VISIT TO THE U.K.



I was unable to continue with my blog for some time since I am visiting my daughter and family who are living in London and had no access to a computer. I will be coming back to Israel in a few day’s  time and, meanwhile, will confine my writing to my impressions of what is being said about Israel from an outsider’s viewpoint. The people with whom I have come into contact are mostly ignorant of what is going on in Israel and probably couldn’t care less. The exceptions are those who have been to Israel. Those who do come often have a built-in prejudice, mainly as the result of the anti-Israeli media to which they have been exposed.
The following poetic-like piece  was written by Oliver Marjot, a sophomore medieval history concentrator from Guilford, England. He was one of a group of Harvard students, of all backgrounds and faiths. He expected the ten-day Israeli Trek to be a confirmation of his “European certainty of your arrogant oppression”.

“I came to you, Israel, wanting to hate you. To be confirmed in my reasonable European certainty of your arrogant oppression….I wanted to appreciate your history, but tut over the arrogant folly of your present. I wanted to cross my arms smugly, and shake my head over you, and leave you to fight your unjust wars. I wanted to smirk in my Protestant confidence, knowing that God is with me, even if you refuse to turn to him, standing instead staring blankly at a wall of stone…
I wanted to see your sights, to bask in your sun, to tramp my feet over your soil, to swim in your seas, to eat the fruit of your fields. I wanted to be amazed, to be interested, to be engaged. I wanted.
I didn’t realise you were broken as well as wealthy, fragile as well as strong. I didn’t realise that you suffer from a thousand voices clamouring in your head, and that some of those voices care about justice and democracy, and that some of them love their neighbours. I didn’t realise that a thousand enemies press on your borders, hoarding instruments of death, as chaos and darkness and madness consume the world every way your look.
Your beauty caught me like a hook. Seeing you, I see what Solomon saw when he wrote about his Beloved. I see that homeland that Jesus loved.
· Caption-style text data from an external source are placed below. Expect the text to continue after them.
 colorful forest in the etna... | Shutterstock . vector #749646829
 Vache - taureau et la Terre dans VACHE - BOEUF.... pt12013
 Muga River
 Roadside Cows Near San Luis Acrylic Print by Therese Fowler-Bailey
The lush green of your Galilee, the stark strength of your desert, the bare whiteness of your Judean hills. I love the Hebrew you speak, the churches you wear like flowers in your hair, the proud golden dome that crowns your head. I love the strength of your soldiers, the warmth of your sun, the joy of your songs, the peace of your kibbutzim.
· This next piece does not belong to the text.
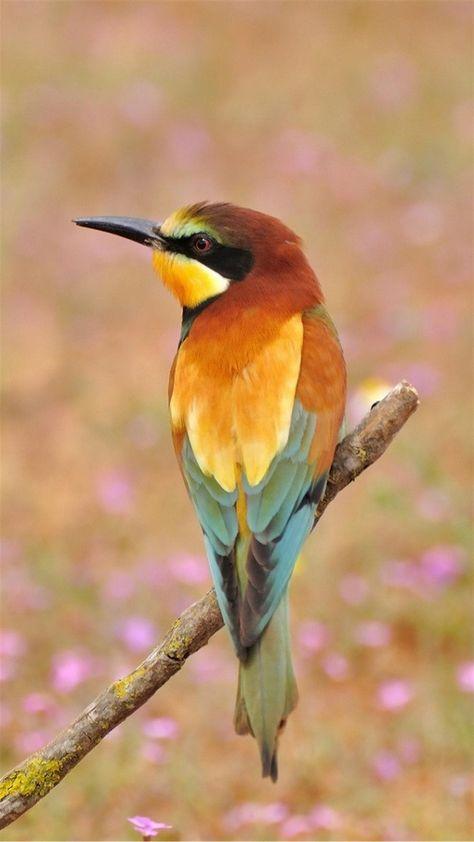 Красивые и классные картинки птиц на телефон на заставку - сборка 2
I’m sorry I had to leave you. I know I have no right to love you. What’s ten days compared to a year, a childhood, a lifetime? Or the five-thousand year lifetime of a People? “


To return to my family at present in London – their first-born 18 year old daughter has been in Israel for the last six months where she came to do her army service as a “lone soldier”. I will write about “lone soldiers” in general and about my granddaughter in particular in my next communication. Meanwhile, I’m enjoying the cool, rainy and unpredictable English  weather.